Debit bank card that has an ATM and branch bank somewhere near campus. We picked Chase. Get it started, you keep account info too to make deposits from hometown if need be.

Not a parent but can chime in…

  1. Bank account. Very important.
  2. Health insurance
  3. clothes
  4. visit if possible

Get one of those dorm supply lists. I’m sure Bed Bath & Beyond (aka the bane of my existence) has its list posted year round. Buy no more than half of that stuff – and maybe a third if your student is a guy. All that stuff actually has to fit in the car in August, so if your “dorm mountain” requires climbing gear to scale, you may have a problem. Also, remember that they have stores where your kid is moving;** you don’t have to buy it all before you go. And, from experience, I will tell you the most kids pare down what they haul back and forth between first year and second year.

** NOTE: Advice may not apply in Williamstown, Massachusetts, or Grinnell, Iowa. There, I might advise stocking up in advance and perhaps even laying in stores of hardtack and pemmican.

Printed several favorite family photos for display on a corkboard – student’s choice.
Practiced going to doctor and dentist ALONE for final vaccinations, etc.
Purchased rain gear appropriate for getting to/from class in a deluge/snow.
Gathered a toolkit of random desk items, cold medicine, sewing kit, 3m hangers, postage stamps, etc.
We opted for the buy ahead plan for dorm items. Target and the like can be a nightmare in college towns at move-in time!

★ ★ ★ ★

(Tasks and exercises)
**A)** Name every item listed as part of the toolkit in the college-move-in text.
**B)** Reproduce the portion of the college-move-in text that begins at the words "Get one of those" and stops after "hardtack and pemmican.".
The lines that come next are separate material, unrelated to the college-move-in text.

(Study material)

★ ★ ★ ★

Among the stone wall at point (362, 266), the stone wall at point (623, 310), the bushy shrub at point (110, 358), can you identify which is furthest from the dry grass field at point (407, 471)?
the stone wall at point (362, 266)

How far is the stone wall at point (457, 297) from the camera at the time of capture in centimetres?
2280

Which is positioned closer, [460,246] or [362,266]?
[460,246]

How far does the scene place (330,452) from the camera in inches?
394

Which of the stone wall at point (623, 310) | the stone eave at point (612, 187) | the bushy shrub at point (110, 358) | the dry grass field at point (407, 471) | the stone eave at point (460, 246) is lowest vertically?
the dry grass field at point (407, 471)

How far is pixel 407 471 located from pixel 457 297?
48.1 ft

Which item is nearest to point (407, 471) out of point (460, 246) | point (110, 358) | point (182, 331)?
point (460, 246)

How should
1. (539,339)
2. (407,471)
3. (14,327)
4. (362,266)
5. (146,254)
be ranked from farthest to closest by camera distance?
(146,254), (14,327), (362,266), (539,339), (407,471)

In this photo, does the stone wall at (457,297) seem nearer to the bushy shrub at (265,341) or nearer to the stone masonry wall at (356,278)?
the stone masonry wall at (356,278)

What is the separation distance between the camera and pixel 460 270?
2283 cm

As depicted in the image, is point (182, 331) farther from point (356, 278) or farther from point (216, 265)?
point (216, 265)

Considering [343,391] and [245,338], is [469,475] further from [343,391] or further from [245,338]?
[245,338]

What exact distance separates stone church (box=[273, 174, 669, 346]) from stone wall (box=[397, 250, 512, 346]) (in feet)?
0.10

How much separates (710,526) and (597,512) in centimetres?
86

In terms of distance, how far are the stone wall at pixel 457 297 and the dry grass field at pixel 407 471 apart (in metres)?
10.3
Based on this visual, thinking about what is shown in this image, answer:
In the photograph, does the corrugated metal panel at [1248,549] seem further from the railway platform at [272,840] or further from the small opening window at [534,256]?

★ ★ ★ ★

(Solutions)
**A)** Random desk items, cold medicine, a sewing kit, 3m hangers, and postage stamps.

**B)**
Get one of those dorm supply lists. I’m sure Bed Bath & Beyond (aka the bane of my existence) has its list posted year round. Buy no more than half of that stuff – and maybe a third if your student is a guy. All that stuff actually has to fit in the car in August, so if your “dorm mountain” requires climbing gear to scale, you may have a problem. Also, remember that they have stores where your kid is moving;** you don’t have to buy it all before you go. And, from experience, I will tell you the most kids pare down what they haul back and forth between first year and second year.

** NOTE: Advice may not apply in Williamstown, Massachusetts, or Grinnell, Iowa. There, I might advise stocking up in advance and perhaps even laying in stores of hardtack and pemmican.